NASA will provide live coverage of the launch, along with pre-launch commentary, on its web/TV site. An interview with Matthaeus and Shay is available on the University of Delaware's YouTube channel.

Both have been part of the planning process and bring internationally recognized expertise in theoretical physics and reconnection physics to the effort. Matthaeus is a member of NASA's MMS Theory and Modeling Team and Shay is part of NASA's Interdisciplinary Science program. During the mission, Shay and Matthaeus will continue their research on the MMS Science Working Team.

The heart of the mission will take place where the sun's magnetic field -- or magnetosphere, as such fields are called -- meets the Earth's in the explosive process known as magnetic reconnection. Now, scientists will see those areas as never before.

"It's really going to blow so much of what we know about the magnetosphere wide open," said Shay, associate professor in the Department of Physics and Astronomy.

The launch marks the culmination of more than a decade of work and sets in motion all sorts of new projects as new, high-resolution images are transmitted and researchers -- including those at UD -- start to analyze extraordinary amounts of data about conditions and interactions that occur when magnetic fields meet and break apart. The explosive blasts that result send out enormous voltage and charged particles that move near the speed of light.

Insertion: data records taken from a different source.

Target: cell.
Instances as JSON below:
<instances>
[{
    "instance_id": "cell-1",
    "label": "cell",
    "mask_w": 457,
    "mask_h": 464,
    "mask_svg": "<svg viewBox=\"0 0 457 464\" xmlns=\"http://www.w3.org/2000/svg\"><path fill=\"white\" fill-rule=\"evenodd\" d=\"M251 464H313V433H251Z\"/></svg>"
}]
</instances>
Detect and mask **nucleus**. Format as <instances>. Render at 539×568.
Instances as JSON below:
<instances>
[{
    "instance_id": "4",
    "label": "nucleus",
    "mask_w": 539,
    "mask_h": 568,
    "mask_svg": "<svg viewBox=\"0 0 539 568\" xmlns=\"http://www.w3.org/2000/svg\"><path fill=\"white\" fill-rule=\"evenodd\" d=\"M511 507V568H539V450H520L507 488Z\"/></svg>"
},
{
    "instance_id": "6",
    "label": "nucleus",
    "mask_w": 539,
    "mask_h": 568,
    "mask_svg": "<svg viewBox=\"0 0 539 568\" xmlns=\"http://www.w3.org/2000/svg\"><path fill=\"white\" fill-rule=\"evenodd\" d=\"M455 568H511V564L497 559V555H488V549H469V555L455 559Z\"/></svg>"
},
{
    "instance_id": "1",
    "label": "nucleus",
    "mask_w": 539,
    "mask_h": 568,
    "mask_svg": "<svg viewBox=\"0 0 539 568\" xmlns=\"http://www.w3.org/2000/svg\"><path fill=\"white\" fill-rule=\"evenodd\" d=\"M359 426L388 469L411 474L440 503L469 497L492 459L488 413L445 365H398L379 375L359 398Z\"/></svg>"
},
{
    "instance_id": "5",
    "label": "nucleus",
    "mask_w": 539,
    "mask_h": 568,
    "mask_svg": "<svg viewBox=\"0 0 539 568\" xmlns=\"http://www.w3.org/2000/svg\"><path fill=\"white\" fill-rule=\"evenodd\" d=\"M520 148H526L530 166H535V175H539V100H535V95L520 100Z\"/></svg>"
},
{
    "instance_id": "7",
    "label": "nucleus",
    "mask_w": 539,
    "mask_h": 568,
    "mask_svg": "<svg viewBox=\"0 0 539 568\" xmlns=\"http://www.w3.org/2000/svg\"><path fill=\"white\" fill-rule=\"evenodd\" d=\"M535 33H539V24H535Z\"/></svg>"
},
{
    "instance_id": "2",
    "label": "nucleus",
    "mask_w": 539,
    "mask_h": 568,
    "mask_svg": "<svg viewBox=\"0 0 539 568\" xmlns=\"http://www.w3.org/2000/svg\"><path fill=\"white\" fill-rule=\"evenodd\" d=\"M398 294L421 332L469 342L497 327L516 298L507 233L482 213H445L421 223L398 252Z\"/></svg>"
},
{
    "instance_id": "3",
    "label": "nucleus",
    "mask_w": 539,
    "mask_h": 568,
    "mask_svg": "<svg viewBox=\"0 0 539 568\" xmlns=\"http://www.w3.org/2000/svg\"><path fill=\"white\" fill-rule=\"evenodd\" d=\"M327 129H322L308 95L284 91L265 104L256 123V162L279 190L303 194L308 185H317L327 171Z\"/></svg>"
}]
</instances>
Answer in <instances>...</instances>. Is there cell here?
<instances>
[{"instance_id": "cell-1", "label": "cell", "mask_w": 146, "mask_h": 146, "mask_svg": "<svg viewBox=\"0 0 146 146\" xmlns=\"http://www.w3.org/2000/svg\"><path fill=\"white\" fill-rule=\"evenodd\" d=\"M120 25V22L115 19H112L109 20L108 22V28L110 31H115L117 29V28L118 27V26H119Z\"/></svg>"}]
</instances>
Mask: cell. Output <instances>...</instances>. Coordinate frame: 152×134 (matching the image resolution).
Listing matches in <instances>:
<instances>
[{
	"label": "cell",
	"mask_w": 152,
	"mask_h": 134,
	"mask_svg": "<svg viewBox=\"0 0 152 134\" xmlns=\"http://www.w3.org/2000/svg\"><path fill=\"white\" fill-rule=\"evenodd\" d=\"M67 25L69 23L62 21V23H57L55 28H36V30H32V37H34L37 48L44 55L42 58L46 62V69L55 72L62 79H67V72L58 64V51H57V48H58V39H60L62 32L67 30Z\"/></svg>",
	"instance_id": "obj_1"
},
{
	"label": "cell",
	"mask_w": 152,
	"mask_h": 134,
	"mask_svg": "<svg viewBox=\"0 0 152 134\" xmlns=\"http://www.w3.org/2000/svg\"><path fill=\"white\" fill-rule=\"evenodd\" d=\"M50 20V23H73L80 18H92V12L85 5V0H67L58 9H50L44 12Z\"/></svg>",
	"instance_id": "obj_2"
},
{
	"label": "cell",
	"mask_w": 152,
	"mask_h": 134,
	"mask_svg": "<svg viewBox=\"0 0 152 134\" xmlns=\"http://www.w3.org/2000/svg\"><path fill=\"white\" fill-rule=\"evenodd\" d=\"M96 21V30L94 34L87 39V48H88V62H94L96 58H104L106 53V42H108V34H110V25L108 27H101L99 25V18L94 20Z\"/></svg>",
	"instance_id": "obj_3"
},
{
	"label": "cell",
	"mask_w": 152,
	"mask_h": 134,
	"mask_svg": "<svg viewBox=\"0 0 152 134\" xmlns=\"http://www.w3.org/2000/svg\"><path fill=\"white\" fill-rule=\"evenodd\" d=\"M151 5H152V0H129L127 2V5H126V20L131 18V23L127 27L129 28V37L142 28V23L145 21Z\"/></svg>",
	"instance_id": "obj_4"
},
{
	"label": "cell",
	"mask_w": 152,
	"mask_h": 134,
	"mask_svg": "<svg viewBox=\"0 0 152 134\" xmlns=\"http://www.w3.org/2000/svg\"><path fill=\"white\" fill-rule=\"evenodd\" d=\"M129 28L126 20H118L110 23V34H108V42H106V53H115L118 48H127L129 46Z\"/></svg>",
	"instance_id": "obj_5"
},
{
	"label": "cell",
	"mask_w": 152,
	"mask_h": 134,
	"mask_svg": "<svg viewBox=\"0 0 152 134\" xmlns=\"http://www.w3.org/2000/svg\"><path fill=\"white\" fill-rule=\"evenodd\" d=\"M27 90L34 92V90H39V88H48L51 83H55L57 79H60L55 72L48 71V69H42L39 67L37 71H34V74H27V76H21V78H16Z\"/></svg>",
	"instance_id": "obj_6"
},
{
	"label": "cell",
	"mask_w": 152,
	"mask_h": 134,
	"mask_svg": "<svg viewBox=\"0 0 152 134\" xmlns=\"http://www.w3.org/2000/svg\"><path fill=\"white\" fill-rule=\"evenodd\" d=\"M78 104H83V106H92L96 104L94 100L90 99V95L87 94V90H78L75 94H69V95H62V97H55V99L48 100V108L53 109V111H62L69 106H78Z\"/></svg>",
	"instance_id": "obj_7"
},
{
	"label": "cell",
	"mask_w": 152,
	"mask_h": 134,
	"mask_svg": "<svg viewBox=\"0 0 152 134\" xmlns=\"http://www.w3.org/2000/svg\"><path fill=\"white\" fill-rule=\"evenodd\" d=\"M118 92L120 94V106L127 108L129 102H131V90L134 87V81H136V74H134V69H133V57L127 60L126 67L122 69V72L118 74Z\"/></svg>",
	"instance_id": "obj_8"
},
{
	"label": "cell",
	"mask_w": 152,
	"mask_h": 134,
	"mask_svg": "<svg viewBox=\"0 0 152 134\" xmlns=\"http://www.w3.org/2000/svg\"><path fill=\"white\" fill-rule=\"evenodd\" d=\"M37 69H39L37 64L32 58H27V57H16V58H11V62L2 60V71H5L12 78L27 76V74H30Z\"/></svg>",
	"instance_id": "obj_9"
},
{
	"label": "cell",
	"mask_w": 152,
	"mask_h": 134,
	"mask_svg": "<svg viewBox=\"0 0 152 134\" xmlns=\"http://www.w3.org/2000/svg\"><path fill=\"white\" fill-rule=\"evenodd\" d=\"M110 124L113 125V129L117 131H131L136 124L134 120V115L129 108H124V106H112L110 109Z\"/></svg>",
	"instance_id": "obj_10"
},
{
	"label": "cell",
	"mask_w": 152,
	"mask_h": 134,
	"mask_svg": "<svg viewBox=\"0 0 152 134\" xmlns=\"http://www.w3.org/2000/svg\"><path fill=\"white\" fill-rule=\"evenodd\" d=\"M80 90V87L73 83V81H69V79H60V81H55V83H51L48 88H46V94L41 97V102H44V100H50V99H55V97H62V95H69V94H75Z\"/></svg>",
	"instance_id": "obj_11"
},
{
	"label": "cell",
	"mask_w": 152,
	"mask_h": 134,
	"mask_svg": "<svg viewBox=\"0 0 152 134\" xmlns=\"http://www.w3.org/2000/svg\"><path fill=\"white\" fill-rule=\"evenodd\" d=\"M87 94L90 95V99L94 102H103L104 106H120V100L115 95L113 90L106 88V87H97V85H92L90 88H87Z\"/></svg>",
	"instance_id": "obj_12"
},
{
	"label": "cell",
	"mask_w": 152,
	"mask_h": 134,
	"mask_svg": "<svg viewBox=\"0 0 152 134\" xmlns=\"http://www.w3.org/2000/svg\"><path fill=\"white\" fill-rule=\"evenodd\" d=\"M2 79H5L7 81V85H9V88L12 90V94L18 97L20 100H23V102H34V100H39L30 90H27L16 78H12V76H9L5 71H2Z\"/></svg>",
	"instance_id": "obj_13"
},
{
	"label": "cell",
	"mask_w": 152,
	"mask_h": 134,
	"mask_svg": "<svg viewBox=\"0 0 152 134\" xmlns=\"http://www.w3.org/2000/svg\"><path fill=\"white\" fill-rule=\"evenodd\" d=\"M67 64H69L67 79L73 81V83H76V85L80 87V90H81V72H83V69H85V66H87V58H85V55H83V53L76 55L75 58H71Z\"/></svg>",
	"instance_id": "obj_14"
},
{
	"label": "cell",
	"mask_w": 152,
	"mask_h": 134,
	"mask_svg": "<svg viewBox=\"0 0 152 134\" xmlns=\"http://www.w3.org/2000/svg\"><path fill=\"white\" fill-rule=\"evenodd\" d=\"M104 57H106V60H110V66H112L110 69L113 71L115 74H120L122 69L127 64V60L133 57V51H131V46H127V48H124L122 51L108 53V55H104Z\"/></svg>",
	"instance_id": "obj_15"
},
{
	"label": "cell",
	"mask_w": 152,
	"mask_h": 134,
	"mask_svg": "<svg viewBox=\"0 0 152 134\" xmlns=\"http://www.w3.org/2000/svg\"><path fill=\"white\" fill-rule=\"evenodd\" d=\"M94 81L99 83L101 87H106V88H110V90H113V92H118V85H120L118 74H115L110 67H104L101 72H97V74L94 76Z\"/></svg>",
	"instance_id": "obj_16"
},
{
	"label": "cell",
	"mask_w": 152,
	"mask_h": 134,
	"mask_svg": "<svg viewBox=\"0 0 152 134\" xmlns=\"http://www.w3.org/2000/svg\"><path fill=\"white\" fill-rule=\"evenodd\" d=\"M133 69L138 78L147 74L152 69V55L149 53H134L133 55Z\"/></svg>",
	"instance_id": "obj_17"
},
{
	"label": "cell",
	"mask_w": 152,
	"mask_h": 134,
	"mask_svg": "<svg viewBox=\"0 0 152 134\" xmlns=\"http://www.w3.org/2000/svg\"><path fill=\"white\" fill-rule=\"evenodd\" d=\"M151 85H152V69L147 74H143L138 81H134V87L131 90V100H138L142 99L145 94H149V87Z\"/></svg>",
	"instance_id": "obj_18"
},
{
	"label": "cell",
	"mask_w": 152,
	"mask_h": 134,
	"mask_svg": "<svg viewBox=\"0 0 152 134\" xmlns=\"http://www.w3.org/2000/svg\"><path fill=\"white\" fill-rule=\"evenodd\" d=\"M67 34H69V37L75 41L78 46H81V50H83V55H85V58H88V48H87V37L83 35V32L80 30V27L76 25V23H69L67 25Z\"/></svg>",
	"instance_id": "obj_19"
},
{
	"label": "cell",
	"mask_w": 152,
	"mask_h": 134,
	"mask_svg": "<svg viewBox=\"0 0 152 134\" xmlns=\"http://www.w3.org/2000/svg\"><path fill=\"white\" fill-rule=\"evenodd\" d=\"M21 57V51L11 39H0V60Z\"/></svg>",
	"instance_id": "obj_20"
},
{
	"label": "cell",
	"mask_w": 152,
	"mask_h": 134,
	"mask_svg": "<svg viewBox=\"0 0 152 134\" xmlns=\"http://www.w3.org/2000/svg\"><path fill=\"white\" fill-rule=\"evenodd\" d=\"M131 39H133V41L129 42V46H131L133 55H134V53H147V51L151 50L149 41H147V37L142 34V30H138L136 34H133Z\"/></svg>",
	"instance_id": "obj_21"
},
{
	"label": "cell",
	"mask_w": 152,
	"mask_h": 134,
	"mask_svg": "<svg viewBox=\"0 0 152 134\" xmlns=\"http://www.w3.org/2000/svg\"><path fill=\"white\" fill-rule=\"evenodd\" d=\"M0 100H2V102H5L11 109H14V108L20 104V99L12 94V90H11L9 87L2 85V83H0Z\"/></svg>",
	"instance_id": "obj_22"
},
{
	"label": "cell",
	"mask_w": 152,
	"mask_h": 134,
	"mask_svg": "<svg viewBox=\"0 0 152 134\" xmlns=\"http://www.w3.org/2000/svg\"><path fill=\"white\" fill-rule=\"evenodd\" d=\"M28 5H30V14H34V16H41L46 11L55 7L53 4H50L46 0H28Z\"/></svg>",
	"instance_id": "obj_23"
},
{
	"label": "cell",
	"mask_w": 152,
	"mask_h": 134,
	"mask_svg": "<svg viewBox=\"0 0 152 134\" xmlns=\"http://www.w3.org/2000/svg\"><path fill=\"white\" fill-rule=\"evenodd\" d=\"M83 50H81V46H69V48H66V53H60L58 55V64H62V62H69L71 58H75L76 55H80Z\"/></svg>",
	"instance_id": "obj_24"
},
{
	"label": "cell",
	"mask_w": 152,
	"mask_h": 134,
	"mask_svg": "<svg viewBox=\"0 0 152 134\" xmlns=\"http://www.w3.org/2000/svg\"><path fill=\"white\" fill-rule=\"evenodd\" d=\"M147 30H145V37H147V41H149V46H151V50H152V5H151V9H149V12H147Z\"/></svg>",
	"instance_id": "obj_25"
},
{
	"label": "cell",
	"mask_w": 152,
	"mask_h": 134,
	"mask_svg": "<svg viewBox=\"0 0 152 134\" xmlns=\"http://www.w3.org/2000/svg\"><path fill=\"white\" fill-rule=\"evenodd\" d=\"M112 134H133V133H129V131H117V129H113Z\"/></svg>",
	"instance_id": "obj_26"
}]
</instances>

Scientists believe that explosive process -- magnetic reconnection -- is a common phenomenon, but it is a relatively new field of study. Previous missions found evidence of the process, but it has never been observed or measured with the precision and speed that the MMS mission makes possible, Shay said.

Evidence of magnetic reconnection is abundant on Earth, Matthaeus said. It is ultimately responsible for the "auroras," the strange and wonderful "northern light" shows, and can affect many more familiar processes on earth, including satellite transmissions, GPS performance and power grids. The force of the process also affects the weather in space, and can cause damage to spacecraft and create dangers for astronauts.

Understanding of the reconnection phenomenon has many implications for the future of energy, Matthaeus said.

The mission relies on four large disk-shaped spacecraft, each equipped with 25 sensors. They will fly in formation, providing three-dimensional views of the magnetic reconnection region and measuring magnetic fields, electric fields, plasma, and energized particles in the magnetosphere, according to NASA scientist Tom Moore. The spacecraft will be in the target areas for less than a second, but will capture data 100 times faster than any previous mission made possible.

Between passes through the critical reconnection regions -- about 10 such passes would be considered a successful mission, Matthaeus said -- scientists will analyze the data to determine which are most important to transmit during the brief windows of high-resolution transmission capacity.

The mission, which will last at least 2 1/2 years, will shed light on the phenomenon wherever it occurs throughout space, including the atmosphere of other stars, regions near black holes, neutron stars, and the edge of the solar system.

Once the mission is fully operative, UD will have access to MMS data within hours of its capture, Matthaeus said, and researchers in multiple fields will have opportunity to participate in the analysis.

Space missions often inspire younger students to go into the sciences, too, said Edmund Nowak, chair of UD's Department of Physics and Astronomy, and that is a good match for UD's mission to promote the study of science and prepare a workforce that has the technical ability to work in the space sciences.

In many ways, a NASA launch has similarities to a child's graduation, Nowak said.

"These missions take so much time," he said. "When they actually materialize, you have to celebrate."